I like this paper by Eggertsson (h/t EotAW) because it shows how important the assumptions on exogenous shocks can be. Cole and Ohanian have several papers (findings summarized here) that show New Deal policies (by which they and Eggertsson mean industrial and union policies increasing monopoly power) were contractionary. This is actually the standard view that follows from microeconomic theory.

Eggertsson shows that after you include some standard modern macro model features (e.g. sticky prices, monopolistic competition) and you change the assumption on the exogenous shocks, these New Deal policies are, to my surprise, expansionary. The reason is at the zero lower bound for interest rates, without these policies, expectation for inflation doesn’t materialize and the economy falls into a deflationary spiral. When the government gives unions and big companies monopoly power, on the other hand, people expect those unions and big companies to use that power to raise prices. In this way, New Deal policies take over traditional monetary policies roles in setting inflation expectations.

But I really, really like the paper because it makes explicit that the reason its results are different from standard results from Cole and Ohanian is because of the assumptions about the shocks. In both sets of research, the shock is to preference for precautionary savings (“animal spirits”). Cole and Ohanian assume the 1929 crash and the bungles of Hoover were the exogenous shock and when Roosevelt took office that shock began to dissipate. Eggertsson, though, assumes the shock persisted through the great depression. Which is the right assumption, nobody knows.

The paper has very nicely separated what we know from what we don’t know. This makes task for future research very clear… what were the nature of those shocks to animal spirits?

To me, this strand of modern macro literature is encouraging. Everyone’s assumptions are laid out on the table, theories are making heavy contact with data and progress can easily be identified. Its almost like this is science.

6 thoughts on “The extent of our knowledge”

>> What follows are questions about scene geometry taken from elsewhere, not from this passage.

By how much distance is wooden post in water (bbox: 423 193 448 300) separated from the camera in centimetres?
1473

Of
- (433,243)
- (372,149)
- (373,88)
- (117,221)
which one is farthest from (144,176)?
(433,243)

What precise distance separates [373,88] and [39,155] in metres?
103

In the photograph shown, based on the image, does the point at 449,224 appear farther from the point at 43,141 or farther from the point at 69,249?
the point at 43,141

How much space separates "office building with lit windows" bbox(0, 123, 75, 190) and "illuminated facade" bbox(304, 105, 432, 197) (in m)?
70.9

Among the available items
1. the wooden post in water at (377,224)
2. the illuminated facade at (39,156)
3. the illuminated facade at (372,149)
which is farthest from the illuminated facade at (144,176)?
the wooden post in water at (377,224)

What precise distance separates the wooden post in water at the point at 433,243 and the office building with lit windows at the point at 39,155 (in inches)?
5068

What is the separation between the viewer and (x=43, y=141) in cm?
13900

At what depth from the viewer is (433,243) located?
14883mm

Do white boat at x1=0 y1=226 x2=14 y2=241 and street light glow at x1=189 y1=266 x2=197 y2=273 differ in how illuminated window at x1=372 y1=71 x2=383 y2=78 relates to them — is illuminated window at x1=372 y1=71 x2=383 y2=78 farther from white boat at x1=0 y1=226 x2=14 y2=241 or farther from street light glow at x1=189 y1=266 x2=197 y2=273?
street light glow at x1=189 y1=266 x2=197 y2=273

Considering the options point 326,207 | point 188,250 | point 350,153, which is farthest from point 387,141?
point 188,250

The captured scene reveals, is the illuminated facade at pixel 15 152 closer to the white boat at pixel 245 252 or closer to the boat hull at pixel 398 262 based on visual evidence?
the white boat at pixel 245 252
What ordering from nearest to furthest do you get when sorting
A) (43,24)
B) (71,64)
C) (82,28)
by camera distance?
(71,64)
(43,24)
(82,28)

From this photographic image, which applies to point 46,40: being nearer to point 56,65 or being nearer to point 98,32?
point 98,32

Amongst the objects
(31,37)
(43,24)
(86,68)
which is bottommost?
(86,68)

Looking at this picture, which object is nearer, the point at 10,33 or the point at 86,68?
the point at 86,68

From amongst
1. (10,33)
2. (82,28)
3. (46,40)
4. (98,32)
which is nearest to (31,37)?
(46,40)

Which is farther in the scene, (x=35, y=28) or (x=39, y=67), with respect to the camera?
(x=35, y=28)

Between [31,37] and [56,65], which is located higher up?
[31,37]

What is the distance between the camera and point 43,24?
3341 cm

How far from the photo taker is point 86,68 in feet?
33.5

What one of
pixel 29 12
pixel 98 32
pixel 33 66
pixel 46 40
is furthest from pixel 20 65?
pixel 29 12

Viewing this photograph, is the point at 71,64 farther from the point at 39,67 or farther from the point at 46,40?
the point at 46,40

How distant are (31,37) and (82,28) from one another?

  1. I’ve really enjoyed reading your macro posts, so I’m going to ask you to go out on a limb. If President Obama called you up and said, “Will, what should I do?” what would you tell him?

    I’ve got my own answer to this question and want to check it against yours.

  2. I’d have him give speeches about positive prospects for growth (“your company will turn the corner! your wages will go up!”); I’d have him talk about how this recession is a short term bump in the road. No more talk about how shitty things are (without, of course, denying the statistics… I assume Obama’s a better rhetorician than I am). Pessimism feeds on itself so to the extent the president controls expectations, he should try to improve them. Even though I don’t think the President has that much control over expectations, I think Obama’s rhetoric of transformation is more useful than his rhetoric of crisis.

    I’d advise him that any actions he takes should reinforce his positive message. That this is the force of those actions. So if the stimulus has to happen for whatever political reasons, then it should be to improve long term prospects for growth. People have to feel like their wages will get higher.

    Secretly, I’d wish we didn’t live in a world that had political institutions that acted as if “something needs to be done; this is something” was good policy.

    That’s to address the crisis, which I assume is what you were talking about. As for “real” reform, I’m not an expert on regulation or finance. Clearly, though, something will need to be done there.

    Also, I’d want to think about ways to anticipate asset bubbles and to have institutions in place to deal with them before they become a problem. As we’ve seen, significantly sized bubbles can really distort allocations. Maybe this is a new role for the Fed because of its independence. No political institution would be able to stare down voters when it tried to deflate asset prices. “Sir, please vote for me. Yes, I reduced the price of your home, but it was for the greater good!” Maybe the Fed could get away with this though.

  3. Isn’t that exactly the tone he took with his inaugural speech? Something like “We’ve faced adversity before, we will defeat it again,” etc.

    I agree though – any government agency put in the path of an asset bubble will be fired from a cannon at the nearest bus the moment it looks like it’s impeding growth.